Kabarminang — Pemuda Muhammadiyah Sumatera Barat (Sumbar) menggelar Rapat Pimpinan Wilayah (Rapimwil) di Palanta Kediaman Resmi Wali Kota Padang, Sabtu (19/9/2026).
Rapimwil tersebut menjadi forum konsolidasi organisasi sekaligus membahas penyusunan program kerja Pimpinan Wilayah Pemuda Muhammadiyah (PWPM) Sumbar ke depan.
Kegiatan itu dihadiri Wali Kota Padang Fadly Amran, Ketua Umum Pimpinan Pusat (PP) Pemuda Muhammadiyah Dzulfikar Ahmad Tawalla, Sekretaris Jenderal (Sekjen) PP Pemuda Muhammadiyah Najih Prastiyo, Ketua PWPM Sumbar Ade Herdiwansyah, Kepala Dinas Pemuda dan Olahraga (Dispora) Kota Padang Eka Putra Buhari, serta jajaran Pemuda Muhammadiyah se-Sumbar.
Dalam sambutannya, Fadly Amran mendorong Rapimwil menghasilkan rekomendasi yang konkret, termasuk upaya membawa kegiatan besar Pemuda Muhammadiyah tingkat nasional ke Sumatera Barat.
“Selamat atas pelaksanaan Rapimwil Pemuda Muhammadiyah Sumbar. Semoga momentum ini semakin memperkuat konsolidasi organisasi sekaligus melahirkan langkah nyata bagi kemajuan organisasi dan daerah,” kata Fadly.
Selain penguatan organisasi, Fadly juga berharap Pemuda Muhammadiyah ikut mendukung upaya Kota Padang menuju Kota Gastronomi Dunia. Salah satunya melalui promosi kuliner khas Sumbar dengan memanfaatkan jaringan organisasi di berbagai daerah.
“Kami berharap Pemuda Muhammadiyah ikut mempromosikan kuliner khas Sumbar dan mengajak jaringan Pemuda Muhammadiyah se-Indonesia memperkenalkan kekayaan kuliner daerah,” ujarnya.
Sementara itu, Sekjen PP Pemuda Muhammadiyah Najih Prastiyo mengatakan Rapimwil tidak hanya menjadi forum konsolidasi organisasi. Menurutnya, kegiatan tersebut juga menjadi momentum untuk memperkuat spiritualitas, semangat, dan idealisme kader.

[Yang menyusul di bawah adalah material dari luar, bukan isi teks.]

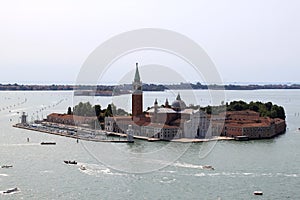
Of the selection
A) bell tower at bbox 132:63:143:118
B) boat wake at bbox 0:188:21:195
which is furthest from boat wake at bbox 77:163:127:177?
bell tower at bbox 132:63:143:118

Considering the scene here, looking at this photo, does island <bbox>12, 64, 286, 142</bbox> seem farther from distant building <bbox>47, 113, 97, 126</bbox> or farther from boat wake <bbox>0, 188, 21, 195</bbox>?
boat wake <bbox>0, 188, 21, 195</bbox>

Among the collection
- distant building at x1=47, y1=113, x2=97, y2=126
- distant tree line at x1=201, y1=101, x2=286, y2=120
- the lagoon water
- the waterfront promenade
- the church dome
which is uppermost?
the church dome

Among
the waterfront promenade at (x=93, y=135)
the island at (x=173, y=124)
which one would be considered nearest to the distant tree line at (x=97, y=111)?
the island at (x=173, y=124)

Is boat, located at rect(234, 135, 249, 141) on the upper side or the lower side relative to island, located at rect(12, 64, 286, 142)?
lower

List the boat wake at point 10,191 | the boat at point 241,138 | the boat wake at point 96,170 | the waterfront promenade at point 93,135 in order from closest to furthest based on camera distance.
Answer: the boat wake at point 10,191, the boat wake at point 96,170, the waterfront promenade at point 93,135, the boat at point 241,138

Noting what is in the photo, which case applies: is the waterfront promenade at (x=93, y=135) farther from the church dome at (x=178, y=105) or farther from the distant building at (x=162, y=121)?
the church dome at (x=178, y=105)

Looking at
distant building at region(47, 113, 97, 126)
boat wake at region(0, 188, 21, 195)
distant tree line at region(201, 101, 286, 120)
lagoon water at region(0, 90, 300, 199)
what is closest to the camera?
boat wake at region(0, 188, 21, 195)

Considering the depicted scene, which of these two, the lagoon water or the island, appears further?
the island

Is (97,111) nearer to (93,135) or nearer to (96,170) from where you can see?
(93,135)

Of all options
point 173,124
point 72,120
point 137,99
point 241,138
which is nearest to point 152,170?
point 241,138
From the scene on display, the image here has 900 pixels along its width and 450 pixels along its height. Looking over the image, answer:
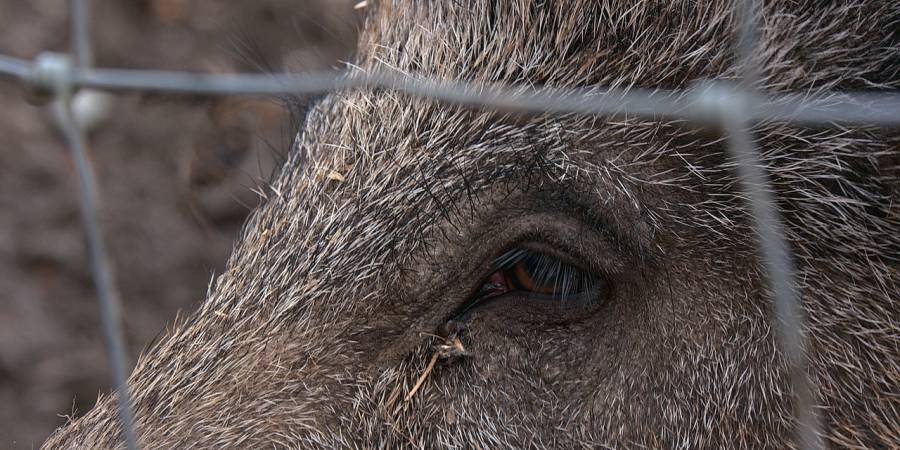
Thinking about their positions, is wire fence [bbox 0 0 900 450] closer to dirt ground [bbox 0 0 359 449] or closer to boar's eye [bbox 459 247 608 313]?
boar's eye [bbox 459 247 608 313]

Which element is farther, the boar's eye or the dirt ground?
the dirt ground

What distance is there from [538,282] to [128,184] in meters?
3.76

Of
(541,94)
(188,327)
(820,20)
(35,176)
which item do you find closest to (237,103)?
(35,176)

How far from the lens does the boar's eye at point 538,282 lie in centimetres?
238

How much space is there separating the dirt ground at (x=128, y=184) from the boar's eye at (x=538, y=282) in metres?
2.63

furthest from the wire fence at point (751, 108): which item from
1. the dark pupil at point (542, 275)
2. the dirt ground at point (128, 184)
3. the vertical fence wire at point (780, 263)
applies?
the dirt ground at point (128, 184)

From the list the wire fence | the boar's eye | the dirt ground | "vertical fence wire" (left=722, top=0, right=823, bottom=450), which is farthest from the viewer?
the dirt ground

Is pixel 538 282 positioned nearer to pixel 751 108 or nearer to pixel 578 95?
pixel 578 95

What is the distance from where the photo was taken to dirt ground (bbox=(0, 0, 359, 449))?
522cm

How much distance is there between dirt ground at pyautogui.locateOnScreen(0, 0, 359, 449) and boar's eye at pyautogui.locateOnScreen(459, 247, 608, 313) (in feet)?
8.64

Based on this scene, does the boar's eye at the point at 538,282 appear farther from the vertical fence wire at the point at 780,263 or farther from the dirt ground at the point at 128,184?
the dirt ground at the point at 128,184

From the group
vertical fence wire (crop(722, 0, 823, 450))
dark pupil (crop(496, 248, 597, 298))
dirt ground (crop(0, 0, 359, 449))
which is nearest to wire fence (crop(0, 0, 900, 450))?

“Rapimwil harus kita maknai sebagai momentum untuk meningkatkan spiritualitas, mengobarkan semangat, dan menyatukan kembali serpihan-serpihan idealisme,” ujar Najih.
Ia juga menekankan pentingnya penguatan kaderisasi di lingkungan Pemuda Muhammadiyah Sumbar. Menurutnya, kader-kader terbaik dari Sumbar perlu diberi ruang untuk berkiprah di tingkat nasional, termasuk memegang amanah dan tanggung jawab organisasi.
“Saat ini, tiga kader terbaik Sumbar telah bergabung dalam PP Pemuda Muhammadiyah. Kami berharap jumlahnya terus bertambah melalui kaderisasi yang membentuk kader intelektual, mandiri secara ekonomi, dan kokoh secara spiritual, sehingga mampu mengambil peran strategis dalam kehidupan sosial, kebangsaan, dan bernegara,” katanya.
Ketua PWPM Sumbar Ade Herdiwansyah mengatakan Sumbar memiliki kontribusi penting dalam sejarah dan perkembangan Muhammadiyah serta kehidupan kebangsaan Indonesia.
Karena itu, ia berharap Rapimwil dapat menjadi ruang untuk melahirkan gagasan baru sekaligus memperkuat kontribusi Pemuda Muhammadiyah bagi organisasi, pemerintah daerah, dan masyarakat.
“Kita berharap Rapimwil ini melahirkan pemikiran baru serta kontribusi dan saran yang bermanfaat bagi organisasi, daerah, dan masyarakat,” tutur Ade.
Menurutnya, hasil pembahasan dalam Rapimwil diharapkan tidak berhenti pada konsolidasi internal, tetapi dapat diterjemahkan menjadi program dan kontribusi yang memberikan manfaat lebih luas.